Only because he entered the transfer portal ahead of this week's deadline.

“Don't get me wrong,” Hawkins said. “I'm grateful for everything, but I would say it's just to prevent mistakes that I didn't make last year, if anything, to help me out. Especially if this is going to be my last year somewhere. I want to be like everyone else in the world and try to maximize and make as much money as possible.

“This has nothing to do with 'I'm tired of Illinois.' I hate the coaching staff. I've been there four years. We just got (assistant coach Orlando Antigua) and I love it. He recruited me. This It’s not about people leaving or anything like that. It’s just about trying to play my cards right and maximize the money I can get next year because I didn’t have the opportunity to do that my junior year.

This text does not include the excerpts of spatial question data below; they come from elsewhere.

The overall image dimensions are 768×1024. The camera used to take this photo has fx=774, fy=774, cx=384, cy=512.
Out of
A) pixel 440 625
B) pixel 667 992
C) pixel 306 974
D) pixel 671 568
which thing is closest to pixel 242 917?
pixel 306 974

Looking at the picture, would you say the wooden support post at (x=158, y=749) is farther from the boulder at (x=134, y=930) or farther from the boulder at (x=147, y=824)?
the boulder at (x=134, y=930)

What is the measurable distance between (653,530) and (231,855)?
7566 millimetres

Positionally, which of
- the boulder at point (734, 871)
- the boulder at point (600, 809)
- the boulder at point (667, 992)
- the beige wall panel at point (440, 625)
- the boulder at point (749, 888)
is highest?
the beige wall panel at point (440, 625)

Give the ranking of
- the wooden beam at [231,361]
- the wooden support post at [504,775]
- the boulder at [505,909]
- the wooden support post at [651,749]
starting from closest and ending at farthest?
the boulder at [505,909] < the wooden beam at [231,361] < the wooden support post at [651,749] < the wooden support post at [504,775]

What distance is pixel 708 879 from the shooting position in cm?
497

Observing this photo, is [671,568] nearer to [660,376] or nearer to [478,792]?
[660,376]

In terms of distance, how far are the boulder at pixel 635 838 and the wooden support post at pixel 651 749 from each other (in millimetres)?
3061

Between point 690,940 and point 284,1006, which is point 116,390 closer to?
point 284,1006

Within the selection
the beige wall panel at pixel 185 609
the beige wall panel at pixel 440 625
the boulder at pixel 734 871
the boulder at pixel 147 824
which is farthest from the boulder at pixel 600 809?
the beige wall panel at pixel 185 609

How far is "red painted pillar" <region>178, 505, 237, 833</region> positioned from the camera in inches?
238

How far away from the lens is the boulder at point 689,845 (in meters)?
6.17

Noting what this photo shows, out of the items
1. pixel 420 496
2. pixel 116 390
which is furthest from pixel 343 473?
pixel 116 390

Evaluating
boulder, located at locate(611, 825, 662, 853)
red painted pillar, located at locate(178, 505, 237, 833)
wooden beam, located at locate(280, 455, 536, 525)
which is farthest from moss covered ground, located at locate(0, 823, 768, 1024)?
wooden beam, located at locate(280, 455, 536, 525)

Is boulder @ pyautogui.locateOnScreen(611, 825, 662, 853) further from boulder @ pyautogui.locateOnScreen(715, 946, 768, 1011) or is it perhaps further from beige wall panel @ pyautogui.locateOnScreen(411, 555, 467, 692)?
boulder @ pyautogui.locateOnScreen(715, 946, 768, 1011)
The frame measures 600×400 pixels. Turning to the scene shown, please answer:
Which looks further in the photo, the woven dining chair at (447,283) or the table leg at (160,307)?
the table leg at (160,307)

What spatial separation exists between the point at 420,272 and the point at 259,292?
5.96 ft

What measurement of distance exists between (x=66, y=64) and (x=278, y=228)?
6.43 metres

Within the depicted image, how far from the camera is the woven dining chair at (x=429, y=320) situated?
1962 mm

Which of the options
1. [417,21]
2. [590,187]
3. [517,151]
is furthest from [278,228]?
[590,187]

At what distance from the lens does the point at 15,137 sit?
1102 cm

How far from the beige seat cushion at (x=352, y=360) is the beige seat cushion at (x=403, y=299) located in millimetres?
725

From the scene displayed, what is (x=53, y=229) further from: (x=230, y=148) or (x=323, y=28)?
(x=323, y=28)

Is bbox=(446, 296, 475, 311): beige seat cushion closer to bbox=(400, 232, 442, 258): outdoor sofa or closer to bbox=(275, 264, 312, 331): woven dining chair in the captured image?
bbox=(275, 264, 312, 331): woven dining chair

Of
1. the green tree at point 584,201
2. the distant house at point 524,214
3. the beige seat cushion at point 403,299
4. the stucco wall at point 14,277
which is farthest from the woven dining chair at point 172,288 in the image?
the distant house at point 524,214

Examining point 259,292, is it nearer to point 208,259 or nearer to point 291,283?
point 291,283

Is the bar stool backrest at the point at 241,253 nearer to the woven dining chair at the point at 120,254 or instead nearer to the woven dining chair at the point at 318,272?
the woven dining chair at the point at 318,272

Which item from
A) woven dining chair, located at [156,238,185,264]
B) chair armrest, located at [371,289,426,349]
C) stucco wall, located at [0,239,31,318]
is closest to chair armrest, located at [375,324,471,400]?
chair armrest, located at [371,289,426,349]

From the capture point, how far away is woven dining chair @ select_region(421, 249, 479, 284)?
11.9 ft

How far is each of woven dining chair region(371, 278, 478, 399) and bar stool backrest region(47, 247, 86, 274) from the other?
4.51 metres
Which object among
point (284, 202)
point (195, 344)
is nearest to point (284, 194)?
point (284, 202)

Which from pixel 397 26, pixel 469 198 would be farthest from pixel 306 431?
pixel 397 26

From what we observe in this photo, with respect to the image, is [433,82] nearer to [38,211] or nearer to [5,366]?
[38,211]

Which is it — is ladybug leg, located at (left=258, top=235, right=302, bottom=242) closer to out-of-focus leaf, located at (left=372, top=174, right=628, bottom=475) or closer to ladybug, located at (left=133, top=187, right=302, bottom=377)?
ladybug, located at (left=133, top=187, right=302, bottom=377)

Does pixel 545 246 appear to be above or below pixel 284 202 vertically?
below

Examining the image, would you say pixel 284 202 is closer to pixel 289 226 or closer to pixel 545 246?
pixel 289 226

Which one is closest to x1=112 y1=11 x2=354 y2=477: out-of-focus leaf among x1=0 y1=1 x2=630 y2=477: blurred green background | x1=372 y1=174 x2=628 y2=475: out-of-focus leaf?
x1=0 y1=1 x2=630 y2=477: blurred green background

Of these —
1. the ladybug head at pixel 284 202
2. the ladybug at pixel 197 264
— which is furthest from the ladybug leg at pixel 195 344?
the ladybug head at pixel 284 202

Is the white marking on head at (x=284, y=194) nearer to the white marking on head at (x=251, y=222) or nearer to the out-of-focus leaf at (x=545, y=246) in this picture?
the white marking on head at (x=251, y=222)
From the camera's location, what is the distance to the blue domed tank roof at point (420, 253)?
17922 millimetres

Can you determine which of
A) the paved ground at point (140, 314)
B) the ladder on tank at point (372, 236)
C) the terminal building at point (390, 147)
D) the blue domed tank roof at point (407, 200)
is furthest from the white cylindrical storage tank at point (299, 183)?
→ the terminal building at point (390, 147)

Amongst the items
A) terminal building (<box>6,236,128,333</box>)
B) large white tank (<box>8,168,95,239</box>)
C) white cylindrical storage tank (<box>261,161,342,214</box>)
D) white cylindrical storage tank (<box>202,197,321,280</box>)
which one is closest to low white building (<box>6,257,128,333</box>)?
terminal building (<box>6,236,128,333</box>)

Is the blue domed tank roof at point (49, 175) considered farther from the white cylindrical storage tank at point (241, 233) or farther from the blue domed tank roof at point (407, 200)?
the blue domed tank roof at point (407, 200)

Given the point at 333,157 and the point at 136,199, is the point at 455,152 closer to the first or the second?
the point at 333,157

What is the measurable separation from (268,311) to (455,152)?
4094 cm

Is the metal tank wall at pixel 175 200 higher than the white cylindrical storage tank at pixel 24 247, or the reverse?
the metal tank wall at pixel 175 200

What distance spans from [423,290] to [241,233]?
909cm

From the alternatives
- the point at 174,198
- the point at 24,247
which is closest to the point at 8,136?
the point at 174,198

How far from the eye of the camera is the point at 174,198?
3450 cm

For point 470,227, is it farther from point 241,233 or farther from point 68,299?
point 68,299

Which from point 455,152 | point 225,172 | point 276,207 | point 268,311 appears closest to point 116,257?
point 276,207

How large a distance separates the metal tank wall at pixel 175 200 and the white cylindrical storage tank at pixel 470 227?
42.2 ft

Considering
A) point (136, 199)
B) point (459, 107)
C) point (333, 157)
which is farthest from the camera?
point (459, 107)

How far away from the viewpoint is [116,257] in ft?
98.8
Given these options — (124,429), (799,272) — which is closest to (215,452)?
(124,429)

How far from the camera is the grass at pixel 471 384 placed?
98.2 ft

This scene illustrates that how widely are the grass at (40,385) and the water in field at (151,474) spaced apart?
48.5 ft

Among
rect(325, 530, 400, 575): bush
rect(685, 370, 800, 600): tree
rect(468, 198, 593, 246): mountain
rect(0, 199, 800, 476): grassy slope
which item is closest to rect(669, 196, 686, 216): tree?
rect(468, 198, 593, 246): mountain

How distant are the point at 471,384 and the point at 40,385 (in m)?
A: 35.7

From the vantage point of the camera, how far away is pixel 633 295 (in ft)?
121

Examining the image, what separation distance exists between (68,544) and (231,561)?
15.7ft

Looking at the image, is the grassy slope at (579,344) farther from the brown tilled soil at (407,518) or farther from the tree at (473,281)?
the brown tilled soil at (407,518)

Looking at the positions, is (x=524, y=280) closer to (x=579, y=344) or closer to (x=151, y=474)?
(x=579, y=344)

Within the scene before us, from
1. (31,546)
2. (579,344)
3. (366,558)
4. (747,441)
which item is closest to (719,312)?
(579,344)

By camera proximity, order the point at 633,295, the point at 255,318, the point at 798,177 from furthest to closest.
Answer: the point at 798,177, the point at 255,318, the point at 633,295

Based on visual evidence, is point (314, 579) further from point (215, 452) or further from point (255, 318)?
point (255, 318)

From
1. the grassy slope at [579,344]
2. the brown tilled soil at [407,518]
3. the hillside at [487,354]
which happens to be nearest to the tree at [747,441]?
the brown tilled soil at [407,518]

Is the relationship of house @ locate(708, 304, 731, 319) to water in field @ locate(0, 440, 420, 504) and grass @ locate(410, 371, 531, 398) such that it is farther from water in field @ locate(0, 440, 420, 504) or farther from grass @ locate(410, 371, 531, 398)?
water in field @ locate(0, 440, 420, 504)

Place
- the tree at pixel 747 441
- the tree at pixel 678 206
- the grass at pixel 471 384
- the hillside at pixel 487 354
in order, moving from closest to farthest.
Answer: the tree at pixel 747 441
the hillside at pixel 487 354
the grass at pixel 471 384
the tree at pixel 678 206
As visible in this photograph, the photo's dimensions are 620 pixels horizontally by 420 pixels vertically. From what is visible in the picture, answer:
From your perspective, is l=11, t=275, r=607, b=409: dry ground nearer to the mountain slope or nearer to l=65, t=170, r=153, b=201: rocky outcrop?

Hawkins said his feedback on the NBA draft so far has focused on two-way contracts through the 2024-25 season, although guaranteed contracts are not out of the question. Fifteen second-round picks from last year's draft signed multi-year deals that were at least partially guaranteed. The deals start at the league's lowest, expected to be $1.16 million next season. The two-way contract is worth half that, $580,000.

It makes sense that Hawkins would at least expect the latter if he withdrew from the NBA draft and returned to college basketball. Whether it's Illinois or another program.

“I didn't even get a chance to talk to coach (Brad) Underwood a second time about the transfer portal or anything,” Hawkins said. “I'm not going to bother him when he's in Spain. They're building their roster. I'm not going to say I'm going to get this or that. If I'm going back to school, I don't want to take away people who don't want me back. .who is there probably because I won't be back.

“I'm going to talk it all out with them, but I don't want to take away their attention from the guys that are coming in and they're going to be like 'Oh, Coleman's back.'” That might change some things for them. I think it's a little selfish of me, but I would definitely talk to them and keep Illinois as an option because I'm a very loyal guy.

That means if Hawkins chooses to play college basketball for a fifth season but doesn't return to Illinois, he likely won't end up at another Big Ten program – or Missouri.

“I'm a competitive person,” he said. “The other Big Ten teams make me sick. I'm not going to lie. They may hate me, but I don't like them either. If I were to go anywhere else, I would never play in the Big Ten.

“I can't stand Mizzou. I can't stand the other Big Ten schools. I respect them — don't get me wrong — but I'm never going to play in the Big Ten. You guys don't have to worry about me wearing an Indiana jersey or anything like that.